The school is already evolving away from its purest form. AutoGen’s successor, the Microsoft Agent Framework, replaced GroupChat with explicit graph-based workflows. LangGraph’s shared-state model isn’t free-form chat. Agents read and write to a shared state object rather than passing messages directly to each other, with checkpointing at every node. The most rigorous current implementations have been pulled, by production pressure, toward more explicit coordination surfaces.

The school’s premise is that the boundary between agents should look as much as possible like the boundary between collaborating humans, with conversation as the medium of coordination, the way two engineers exchange in a pairing session. The premise the rest of this post argues is the inverse. The boundary between agents should look as little as possible like the boundary between collaborating humans. The agents aren’t pairing. They are processes. The medium that scales isn’t conversation. It is contract: a tightly specified handoff where each side knows exactly what to deliver and exactly what to consume, and neither side observes the other’s process. Kent Beck has put the cleanest version of the underlying point: “Multi-agent is a feature. Outcome-orientation is the thing the feature is supposed to deliver. We keep getting those confused.” The popular school has confused the feature for the thing.

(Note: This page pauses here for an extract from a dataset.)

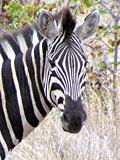 Zebra - Quelle: www.de.wikipedia.org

The failure shape isn’t specific to parallel spawns. The same problem appears in chained pipelines. A pipeline runs three agents in sequence: a researcher, a writer, a reviewer. The researcher returns a thorough report. The writer reads the report and produces a draft. The reviewer reads the draft and the report and produces feedback. The orchestrator reads everything along the way, because everything is in the conversation by the time the next step runs. By the third agent, the orchestrator’s working surface holds the original task, the researcher’s eight-hundred-word findings, the writer’s two-thousand-word draft, the reviewer’s notes, and the residue of every status update each agent volunteered as it worked. Each agent behaved correctly inside its own boundary. The pipeline degrades anyway, because nobody designed what would cross the boundaries between them.

Trust-based delegation: the mental model#

The frame that holds the rest of the post together, before any specific pattern lands, is trust-based delegation: the orchestrator’s commitment that the rules and instructions it crafted for the sub-agent are good enough that the agent will return the correct result, removing the need to observe every step. The orchestrator isn’t a manager looking over the sub-agent’s shoulder. It’s not a critic reviewing each thought. It’s a caller of a function whose contract it trusts, the way any function caller trusts the function it called.

The mental picture is the same one a senior engineer uses with a smart colleague: hand them a specific task with the context they need, walk away, read their report when they come back. You don’t stand behind them watching them type. You did the work that earned the right not to. The discipline is the same: pay the cost in the brief, leave the run alone.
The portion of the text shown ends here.